Envolviéndose en su bata, avanzó hacia la chimenea y tomó asiento en el sillón más próximo al fuego. Era un abril bastante frío y todavía era necesario encender el fuego por las noches, así que estiró los pies enfundados en sus zapatillas para disfrutar del calor. Dios sabía que él no tenía ni una gota de calor en el cuerpo. No, según la señorita Elizabeth Bennet, era un villano frío y sin sentimientos, que gozaba haciendo daño a hombres virtuosos y destruyendo las esperanzas de doncellas, allí donde se posara su desdeñosa mirada. Miró al sillón que estaba al otro lado de la alfombra que adornaba el suelo frente a la chimenea y supo que, si cerraba los ojos, podría verla a ella allí, sonriendo. Sonriendo con una actitud de reproche, pensó y sacudió lentamente la cabeza.

– No, señorita Bennet, no la quiero a mi lado para que haga una lista de mis múltiples defectos.

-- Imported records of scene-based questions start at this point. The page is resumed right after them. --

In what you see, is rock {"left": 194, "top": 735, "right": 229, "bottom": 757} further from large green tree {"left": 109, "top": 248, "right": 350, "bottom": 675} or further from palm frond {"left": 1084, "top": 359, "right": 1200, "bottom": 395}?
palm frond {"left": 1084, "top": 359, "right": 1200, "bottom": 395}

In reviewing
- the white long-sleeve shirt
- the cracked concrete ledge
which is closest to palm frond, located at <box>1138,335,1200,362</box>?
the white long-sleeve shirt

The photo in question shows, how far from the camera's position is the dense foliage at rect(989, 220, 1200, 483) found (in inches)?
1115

La mirada de Darcy se deslizó hacia la botella de brandy que había junto a él. No, el calor que encontraría allí era tentador, y la inconsciencia que le produciría, todavía más; ¡pero preferiría morirse antes que permitir que Elizabeth lo llevara a beber y a convertir su vida en un melodrama! ¡Su vida! Su vida había ido perfectamente hasta que a Charles Bingley se le había ocurrido la idea de alquilar una casa en el campo y luego había convencido a Darcy para que supervisara su transformación en un miembro de la clase terrateniente. ¿Por qué había tenido que aceptar? ¿Por compasión? ¿Por aburrimiento? Si no hubiese sucumbido a las peticiones de Bingley, no habría llegado a poner un pie en Hertfordshire el otoño anterior. Y así no habría conocido… a Elizabeth. Aquella idea le produjo un agudo dolor en el pecho. Porque, incluso ahora, ¿podría afirmar que nunca habría querido conocer a Elizabeth, la primera y, tal vez, la única mujer que era capaz de atraerlo en cuerpo y alma, que podía colocarse alegremente ante él para desafiarle y aun así despertar su admiración y su deseo?